Records drawn from a dataset:
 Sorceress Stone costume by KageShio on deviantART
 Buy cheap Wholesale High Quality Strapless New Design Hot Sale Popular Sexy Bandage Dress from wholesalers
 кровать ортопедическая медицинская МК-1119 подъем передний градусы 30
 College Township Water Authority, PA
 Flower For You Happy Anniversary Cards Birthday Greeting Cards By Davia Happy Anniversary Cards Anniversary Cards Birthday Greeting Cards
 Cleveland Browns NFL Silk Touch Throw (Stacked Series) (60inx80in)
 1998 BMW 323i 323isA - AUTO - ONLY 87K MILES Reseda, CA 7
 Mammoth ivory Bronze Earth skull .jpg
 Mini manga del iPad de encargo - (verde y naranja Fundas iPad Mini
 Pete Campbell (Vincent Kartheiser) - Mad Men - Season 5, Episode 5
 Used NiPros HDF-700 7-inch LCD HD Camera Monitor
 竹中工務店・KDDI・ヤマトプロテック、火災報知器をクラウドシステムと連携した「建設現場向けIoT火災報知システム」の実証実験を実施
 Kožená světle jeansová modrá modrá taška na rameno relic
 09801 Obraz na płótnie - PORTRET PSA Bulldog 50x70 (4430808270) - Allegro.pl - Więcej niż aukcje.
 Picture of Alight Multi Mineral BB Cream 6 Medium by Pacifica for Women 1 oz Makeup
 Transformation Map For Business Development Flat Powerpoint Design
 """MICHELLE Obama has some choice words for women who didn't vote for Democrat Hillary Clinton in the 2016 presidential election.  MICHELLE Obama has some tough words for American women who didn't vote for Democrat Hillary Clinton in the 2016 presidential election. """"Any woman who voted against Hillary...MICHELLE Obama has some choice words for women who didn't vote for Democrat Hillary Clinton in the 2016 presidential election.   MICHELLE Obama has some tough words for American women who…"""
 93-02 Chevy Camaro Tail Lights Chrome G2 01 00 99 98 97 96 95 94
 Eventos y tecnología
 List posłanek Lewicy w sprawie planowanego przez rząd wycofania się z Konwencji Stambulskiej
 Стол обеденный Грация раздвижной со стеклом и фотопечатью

Exercise requirements: An exact reproduction of all the entries above is the expected answer.

Response:
 Sorceress Stone costume by KageShio on deviantART
 Buy cheap Wholesale High Quality Strapless New Design Hot Sale Popular Sexy Bandage Dress from wholesalers
 кровать ортопедическая медицинская МК-1119 подъем передний градусы 30
 College Township Water Authority, PA
 Flower For You Happy Anniversary Cards Birthday Greeting Cards By Davia Happy Anniversary Cards Anniversary Cards Birthday Greeting Cards
 Cleveland Browns NFL Silk Touch Throw (Stacked Series) (60inx80in)
 1998 BMW 323i 323isA - AUTO - ONLY 87K MILES Reseda, CA 7
 Mammoth ivory Bronze Earth skull .jpg
 Mini manga del iPad de encargo - (verde y naranja Fundas iPad Mini
 Pete Campbell (Vincent Kartheiser) - Mad Men - Season 5, Episode 5
 Used NiPros HDF-700 7-inch LCD HD Camera Monitor
 竹中工務店・KDDI・ヤマトプロテック、火災報知器をクラウドシステムと連携した「建設現場向けIoT火災報知システム」の実証実験を実施
 Kožená světle jeansová modrá modrá taška na rameno relic
 09801 Obraz na płótnie - PORTRET PSA Bulldog 50x70 (4430808270) - Allegro.pl - Więcej niż aukcje.
 Picture of Alight Multi Mineral BB Cream 6 Medium by Pacifica for Women 1 oz Makeup
 Transformation Map For Business Development Flat Powerpoint Design
 """MICHELLE Obama has some choice words for women who didn't vote for Democrat Hillary Clinton in the 2016 presidential election.  MICHELLE Obama has some tough words for American women who didn't vote for Democrat Hillary Clinton in the 2016 presidential election. """"Any woman who voted against Hillary...MICHELLE Obama has some choice words for women who didn't vote for Democrat Hillary Clinton in the 2016 presidential election.   MICHELLE Obama has some tough words for American women who…"""
 93-02 Chevy Camaro Tail Lights Chrome G2 01 00 99 98 97 96 95 94
 Eventos y tecnología
 List posłanek Lewicy w sprawie planowanego przez rząd wycofania się z Konwencji Stambulskiej
 Стол обеденный Грация раздвижной со стеклом и фотопечатью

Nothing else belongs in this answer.